* [WHAT THE TASK REQUIRES]
Write the listing out again, all of it, word for word.

═══ GIVEN INFORMATION

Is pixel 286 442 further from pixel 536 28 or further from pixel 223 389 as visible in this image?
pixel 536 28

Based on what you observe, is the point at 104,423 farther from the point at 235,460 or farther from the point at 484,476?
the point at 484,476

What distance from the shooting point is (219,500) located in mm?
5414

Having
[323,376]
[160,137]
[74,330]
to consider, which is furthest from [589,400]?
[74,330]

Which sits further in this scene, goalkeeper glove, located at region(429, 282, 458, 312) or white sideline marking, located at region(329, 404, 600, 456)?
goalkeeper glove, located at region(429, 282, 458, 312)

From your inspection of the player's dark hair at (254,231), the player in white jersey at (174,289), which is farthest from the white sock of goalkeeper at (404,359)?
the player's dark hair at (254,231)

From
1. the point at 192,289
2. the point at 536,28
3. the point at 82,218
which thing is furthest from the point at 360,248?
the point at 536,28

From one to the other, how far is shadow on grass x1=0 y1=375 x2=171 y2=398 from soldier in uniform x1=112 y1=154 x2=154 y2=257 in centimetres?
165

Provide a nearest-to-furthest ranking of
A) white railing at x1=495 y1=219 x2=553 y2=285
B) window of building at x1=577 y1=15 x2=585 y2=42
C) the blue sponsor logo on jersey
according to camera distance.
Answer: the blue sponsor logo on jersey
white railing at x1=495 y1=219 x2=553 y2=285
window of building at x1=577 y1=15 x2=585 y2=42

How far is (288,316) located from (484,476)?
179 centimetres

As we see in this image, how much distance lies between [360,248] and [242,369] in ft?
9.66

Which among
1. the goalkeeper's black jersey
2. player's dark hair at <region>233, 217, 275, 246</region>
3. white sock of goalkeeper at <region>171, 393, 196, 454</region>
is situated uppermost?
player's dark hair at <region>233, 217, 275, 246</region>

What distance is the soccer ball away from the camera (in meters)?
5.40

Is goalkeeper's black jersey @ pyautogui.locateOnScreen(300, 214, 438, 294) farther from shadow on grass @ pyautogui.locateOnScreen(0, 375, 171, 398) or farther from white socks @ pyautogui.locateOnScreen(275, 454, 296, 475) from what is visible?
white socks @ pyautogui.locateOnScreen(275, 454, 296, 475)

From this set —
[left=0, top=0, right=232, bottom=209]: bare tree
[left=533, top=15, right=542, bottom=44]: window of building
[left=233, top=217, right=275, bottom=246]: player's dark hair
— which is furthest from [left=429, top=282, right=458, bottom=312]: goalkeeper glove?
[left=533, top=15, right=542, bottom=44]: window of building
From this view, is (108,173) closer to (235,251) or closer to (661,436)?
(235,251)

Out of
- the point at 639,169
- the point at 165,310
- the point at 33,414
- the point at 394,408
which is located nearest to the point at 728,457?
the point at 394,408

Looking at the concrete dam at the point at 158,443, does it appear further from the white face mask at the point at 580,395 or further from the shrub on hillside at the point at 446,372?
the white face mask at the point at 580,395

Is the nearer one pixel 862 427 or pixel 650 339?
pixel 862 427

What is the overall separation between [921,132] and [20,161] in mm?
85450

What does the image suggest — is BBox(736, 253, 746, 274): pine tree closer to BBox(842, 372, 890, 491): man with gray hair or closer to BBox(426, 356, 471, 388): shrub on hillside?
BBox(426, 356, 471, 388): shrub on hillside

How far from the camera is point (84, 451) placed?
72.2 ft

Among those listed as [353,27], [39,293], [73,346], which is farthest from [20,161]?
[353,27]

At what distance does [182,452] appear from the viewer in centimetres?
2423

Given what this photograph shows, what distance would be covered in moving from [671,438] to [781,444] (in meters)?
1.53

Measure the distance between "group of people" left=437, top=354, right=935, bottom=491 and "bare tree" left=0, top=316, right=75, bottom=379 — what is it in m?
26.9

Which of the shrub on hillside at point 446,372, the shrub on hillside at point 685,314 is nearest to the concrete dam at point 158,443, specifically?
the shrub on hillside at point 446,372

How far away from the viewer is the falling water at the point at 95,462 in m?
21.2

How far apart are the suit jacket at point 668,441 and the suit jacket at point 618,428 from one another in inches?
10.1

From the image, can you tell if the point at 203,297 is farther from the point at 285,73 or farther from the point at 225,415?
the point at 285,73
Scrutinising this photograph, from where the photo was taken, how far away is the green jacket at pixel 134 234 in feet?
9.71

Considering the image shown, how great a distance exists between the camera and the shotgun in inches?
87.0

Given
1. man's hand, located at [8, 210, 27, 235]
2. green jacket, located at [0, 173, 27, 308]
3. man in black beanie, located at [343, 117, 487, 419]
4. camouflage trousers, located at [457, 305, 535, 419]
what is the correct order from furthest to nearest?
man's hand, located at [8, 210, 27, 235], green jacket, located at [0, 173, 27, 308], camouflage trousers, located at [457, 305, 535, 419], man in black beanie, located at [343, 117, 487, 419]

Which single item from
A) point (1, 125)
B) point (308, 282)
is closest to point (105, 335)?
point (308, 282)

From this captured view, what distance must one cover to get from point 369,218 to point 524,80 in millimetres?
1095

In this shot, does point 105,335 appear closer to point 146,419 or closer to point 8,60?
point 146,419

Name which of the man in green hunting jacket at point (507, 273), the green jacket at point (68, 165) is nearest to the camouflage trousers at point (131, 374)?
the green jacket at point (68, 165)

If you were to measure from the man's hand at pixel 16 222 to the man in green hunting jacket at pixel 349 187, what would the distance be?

══════

* [TASK ANSWER]
Is pixel 286 442 further from pixel 536 28 or further from pixel 223 389 as visible in this image?
pixel 536 28

Based on what you observe, is the point at 104,423 farther from the point at 235,460 or farther from the point at 484,476?
the point at 484,476

What distance from the shooting point is (219,500) located in mm?
5414

Having
[323,376]
[160,137]
[74,330]
to consider, which is furthest from [589,400]?
[74,330]

Which sits further in this scene, goalkeeper glove, located at region(429, 282, 458, 312) or white sideline marking, located at region(329, 404, 600, 456)?
goalkeeper glove, located at region(429, 282, 458, 312)

From your inspection of the player's dark hair at (254,231), the player in white jersey at (174,289), which is farthest from the white sock of goalkeeper at (404,359)?
the player's dark hair at (254,231)

From
1. the point at 192,289
2. the point at 536,28
3. the point at 82,218
which thing is furthest from the point at 360,248?
the point at 536,28

From one to the other, how far is shadow on grass x1=0 y1=375 x2=171 y2=398 from soldier in uniform x1=112 y1=154 x2=154 y2=257 in centimetres?
165

Provide a nearest-to-furthest ranking of
A) white railing at x1=495 y1=219 x2=553 y2=285
B) window of building at x1=577 y1=15 x2=585 y2=42
C) the blue sponsor logo on jersey
according to camera distance.
Answer: the blue sponsor logo on jersey
white railing at x1=495 y1=219 x2=553 y2=285
window of building at x1=577 y1=15 x2=585 y2=42

How far is (288,316) located from (484,476)?
179 centimetres

As we see in this image, how much distance lies between [360,248] and [242,369] in ft?
9.66

Which among
1. the goalkeeper's black jersey
2. player's dark hair at <region>233, 217, 275, 246</region>
3. white sock of goalkeeper at <region>171, 393, 196, 454</region>
is situated uppermost?
player's dark hair at <region>233, 217, 275, 246</region>

What distance is the soccer ball away from the camera (in meters)?
5.40

Is goalkeeper's black jersey @ pyautogui.locateOnScreen(300, 214, 438, 294) farther from shadow on grass @ pyautogui.locateOnScreen(0, 375, 171, 398) or farther from white socks @ pyautogui.locateOnScreen(275, 454, 296, 475) from what is visible?
white socks @ pyautogui.locateOnScreen(275, 454, 296, 475)

From this set —
[left=0, top=0, right=232, bottom=209]: bare tree
[left=533, top=15, right=542, bottom=44]: window of building
[left=233, top=217, right=275, bottom=246]: player's dark hair
— which is furthest from [left=429, top=282, right=458, bottom=312]: goalkeeper glove?
[left=533, top=15, right=542, bottom=44]: window of building
From this view, is (108,173) closer to (235,251) or closer to (661,436)?
(235,251)

Out of
- the point at 639,169
- the point at 165,310
- the point at 33,414
- the point at 394,408
which is located nearest to the point at 728,457?
the point at 394,408

Looking at the concrete dam at the point at 158,443, does it appear further from the white face mask at the point at 580,395 or further from the shrub on hillside at the point at 446,372?
the white face mask at the point at 580,395

Is the nearer one pixel 862 427 or pixel 650 339?
pixel 862 427

What is the overall separation between [921,132] and [20,161] in mm?
85450

What does the image suggest — is BBox(736, 253, 746, 274): pine tree closer to BBox(842, 372, 890, 491): man with gray hair or closer to BBox(426, 356, 471, 388): shrub on hillside?
BBox(426, 356, 471, 388): shrub on hillside

How far from the camera is point (84, 451) placed?
72.2 ft

Among those listed as [353,27], [39,293], [73,346], which is farthest from [20,161]?
[353,27]

At what distance does [182,452] appear from the viewer in centimetres?
2423

Given what this photograph shows, what distance would be covered in moving from [671,438] to [781,444] (in meters)?
1.53

Measure the distance between "group of people" left=437, top=354, right=935, bottom=491 and "bare tree" left=0, top=316, right=75, bottom=379 — what is it in m?
26.9

Which of the shrub on hillside at point 446,372, the shrub on hillside at point 685,314 is nearest to the concrete dam at point 158,443, specifically?
the shrub on hillside at point 446,372

How far away from the viewer is the falling water at the point at 95,462 in m?
21.2

How far apart are the suit jacket at point 668,441 and the suit jacket at point 618,428 from one another in inches?
10.1

From the image, can you tell if the point at 203,297 is farther from the point at 285,73 or farther from the point at 225,415?
the point at 285,73
Scrutinising this photograph, from where the photo was taken, how far away is the green jacket at pixel 134 234 in feet?
9.71

Considering the image shown, how great a distance exists between the camera and the shotgun in inches?
87.0

Given
1. man's hand, located at [8, 210, 27, 235]
2. green jacket, located at [0, 173, 27, 308]
3. man in black beanie, located at [343, 117, 487, 419]
4. camouflage trousers, located at [457, 305, 535, 419]
what is the correct order from furthest to nearest?
man's hand, located at [8, 210, 27, 235], green jacket, located at [0, 173, 27, 308], camouflage trousers, located at [457, 305, 535, 419], man in black beanie, located at [343, 117, 487, 419]

Which single item from
A) point (1, 125)
B) point (308, 282)
is closest to point (105, 335)?
point (308, 282)

From this captured view, what distance must one cover to get from point 369,218 to point 524,80 in millimetres?
1095

In this shot, does point 105,335 appear closer to point 146,419 or closer to point 8,60?
point 146,419

Name which of the man in green hunting jacket at point (507, 273), the green jacket at point (68, 165) is nearest to the camouflage trousers at point (131, 374)?
the green jacket at point (68, 165)

If you were to measure from the man's hand at pixel 16 222 to the man in green hunting jacket at pixel 349 187, what would the distance be?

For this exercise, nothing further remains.